Using [semi-supervised methods][semi] described in the documentaton. Label propagation basically involves trying to add labels to the test data based on the labels in the training data.


In [1]:
import matplotlib
import matplotlib.pyplot as plt
import numpy as np
%matplotlib inline
plt.rcParams['figure.figsize'] = 8, 12
plt.rcParams['axes.grid'] = True
plt.set_cmap('brg')


<matplotlib.figure.Figure at 0x7f3f09503588>

In [2]:
cd ..


/home/gavin/repositories/hail-seizure

In [3]:
from python import utils

In [4]:
with open("settings/testing_labelprop.json") as fh:
    settings = utils.json.load(fh)

In [5]:
with open("segmentMetadata.json") as fh:
    meta = utils.json.load(fh)

In [6]:
data = utils.get_data(settings)

In [8]:
da = utils.DataAssembler(settings,data,meta)

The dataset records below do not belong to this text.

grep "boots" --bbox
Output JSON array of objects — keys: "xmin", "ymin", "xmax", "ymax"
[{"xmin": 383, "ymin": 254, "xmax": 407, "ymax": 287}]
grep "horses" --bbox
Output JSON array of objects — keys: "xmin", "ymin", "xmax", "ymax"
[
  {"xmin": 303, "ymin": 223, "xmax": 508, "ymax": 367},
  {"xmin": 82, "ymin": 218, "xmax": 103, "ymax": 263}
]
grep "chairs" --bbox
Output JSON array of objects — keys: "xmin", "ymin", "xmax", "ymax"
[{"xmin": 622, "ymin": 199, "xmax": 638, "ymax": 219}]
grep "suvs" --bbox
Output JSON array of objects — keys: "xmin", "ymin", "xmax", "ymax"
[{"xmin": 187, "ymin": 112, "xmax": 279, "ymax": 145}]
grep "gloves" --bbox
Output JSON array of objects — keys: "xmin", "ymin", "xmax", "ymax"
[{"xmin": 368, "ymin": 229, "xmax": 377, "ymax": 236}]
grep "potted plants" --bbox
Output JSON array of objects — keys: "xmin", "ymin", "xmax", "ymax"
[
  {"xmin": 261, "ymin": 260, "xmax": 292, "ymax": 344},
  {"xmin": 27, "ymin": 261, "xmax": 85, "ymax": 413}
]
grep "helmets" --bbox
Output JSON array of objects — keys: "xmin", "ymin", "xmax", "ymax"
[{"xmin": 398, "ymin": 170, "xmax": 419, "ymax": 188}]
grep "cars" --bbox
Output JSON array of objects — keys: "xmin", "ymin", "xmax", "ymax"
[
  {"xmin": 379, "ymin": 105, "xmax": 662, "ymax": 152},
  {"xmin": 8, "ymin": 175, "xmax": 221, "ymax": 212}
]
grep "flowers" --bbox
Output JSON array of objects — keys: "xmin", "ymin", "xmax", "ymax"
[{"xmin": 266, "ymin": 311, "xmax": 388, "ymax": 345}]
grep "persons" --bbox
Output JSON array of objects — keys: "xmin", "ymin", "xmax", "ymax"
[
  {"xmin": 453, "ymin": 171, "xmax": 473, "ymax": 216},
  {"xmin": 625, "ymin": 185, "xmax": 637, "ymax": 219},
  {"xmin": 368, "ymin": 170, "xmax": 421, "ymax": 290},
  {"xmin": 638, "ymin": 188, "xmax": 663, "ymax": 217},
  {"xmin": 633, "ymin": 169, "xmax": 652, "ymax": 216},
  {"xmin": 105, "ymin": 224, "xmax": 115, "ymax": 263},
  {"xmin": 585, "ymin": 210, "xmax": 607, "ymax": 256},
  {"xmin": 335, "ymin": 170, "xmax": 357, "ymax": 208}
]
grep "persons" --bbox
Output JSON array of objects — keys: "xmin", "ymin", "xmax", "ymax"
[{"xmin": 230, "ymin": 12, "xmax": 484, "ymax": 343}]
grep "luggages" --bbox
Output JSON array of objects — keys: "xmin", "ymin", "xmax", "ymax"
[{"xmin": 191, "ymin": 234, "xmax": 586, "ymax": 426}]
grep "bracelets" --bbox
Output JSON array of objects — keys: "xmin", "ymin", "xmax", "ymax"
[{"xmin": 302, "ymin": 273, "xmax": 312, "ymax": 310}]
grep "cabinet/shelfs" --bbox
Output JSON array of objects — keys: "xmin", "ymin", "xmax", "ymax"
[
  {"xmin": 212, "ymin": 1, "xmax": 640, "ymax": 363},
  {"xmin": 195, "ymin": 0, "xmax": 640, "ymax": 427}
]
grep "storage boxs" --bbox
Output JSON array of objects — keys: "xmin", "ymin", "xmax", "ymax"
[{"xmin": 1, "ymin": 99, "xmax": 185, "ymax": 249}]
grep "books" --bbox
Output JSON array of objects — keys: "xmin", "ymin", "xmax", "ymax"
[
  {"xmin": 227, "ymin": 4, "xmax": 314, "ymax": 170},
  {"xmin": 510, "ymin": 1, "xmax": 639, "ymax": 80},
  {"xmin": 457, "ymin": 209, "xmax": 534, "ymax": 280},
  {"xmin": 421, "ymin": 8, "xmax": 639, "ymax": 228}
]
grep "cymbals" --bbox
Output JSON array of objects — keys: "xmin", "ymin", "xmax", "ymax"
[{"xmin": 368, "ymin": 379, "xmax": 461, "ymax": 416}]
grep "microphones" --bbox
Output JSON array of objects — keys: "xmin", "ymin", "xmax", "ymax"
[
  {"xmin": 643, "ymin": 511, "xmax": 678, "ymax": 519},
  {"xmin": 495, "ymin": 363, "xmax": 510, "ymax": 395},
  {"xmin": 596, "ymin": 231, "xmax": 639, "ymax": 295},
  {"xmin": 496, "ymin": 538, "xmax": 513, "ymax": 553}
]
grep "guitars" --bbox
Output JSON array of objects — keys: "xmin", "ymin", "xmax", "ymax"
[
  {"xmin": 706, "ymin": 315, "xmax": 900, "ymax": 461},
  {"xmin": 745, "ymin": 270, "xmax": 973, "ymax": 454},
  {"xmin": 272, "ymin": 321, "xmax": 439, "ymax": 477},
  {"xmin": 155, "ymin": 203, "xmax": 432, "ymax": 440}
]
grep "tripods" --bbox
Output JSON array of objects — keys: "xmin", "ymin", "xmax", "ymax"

Then we just need to build training sets for each subject and apply the relevant models. Unfortunately, the cross-validator doesn't handle test segments so we won't be able to run any informative cross-validation.


In [15]:
import sklearn.ensemble
import sklearn.preprocessing
import sklearn.semi_supervised

In [19]:
scaler = sklearn.preprocessing.StandardScaler()
selector = sklearn.ensemble.ExtraTreesClassifier(n_estimators=1000)
classifier = sklearn.semi_supervised.LabelPropagation()

In [23]:
predictions = {}
for subject in settings['SUBJECTS']:
    print("Processing " +subject)
    Xtrain,ytrain = da.build_training(subject)
    Xtest = da.build_test(subject)
    
    X = np.vstack([Xtrain,Xtest])
    y = np.hstack([ytrain,np.array([-1.0]*Xtest.shape[0])])
    
    print("Fitting ExtraTree feature selection.")
    # then we want to fit preprocess the data
    X = scaler.fit_transform(X)
    selector.fit(Xtrain,ytrain)
    
    print("Applying ExtraTree feature selection.")
    X = selector.transform(X)
    
    print("Fitting classifier.")
    # then fit the classifier
    classifier.fit(X,y)
    
    print("Classifying test data.")
    # then classify the test set
    predictions[subject] = classifier.predict_proba(X)[:Xtrain.shape[0],:]
    
    break


Processing Dog_1
Fitting ExtraTree feature selection.
Applying ExtraTree feature selection.
Fitting classifier.
Classifying test data.
/home/gavin/.local/lib/python3.4/site-packages/sklearn/semi_supervised/label_propagation.py:254: RuntimeWarning: invalid value encountered in true_divide
  self.label_distributions_ /= normalizer

In [24]:
predictions


Out[24]:
{'Dog_1': array([[ nan,  nan],
        [ nan,  nan],
        [ nan,  nan],
        ..., 
        [ nan,  nan],
        [ nan,  nan],
        [ nan,  nan]])}

Unsure why that is happening, could be there is an assumption of the label propagation I'm unaware of that is causing problems.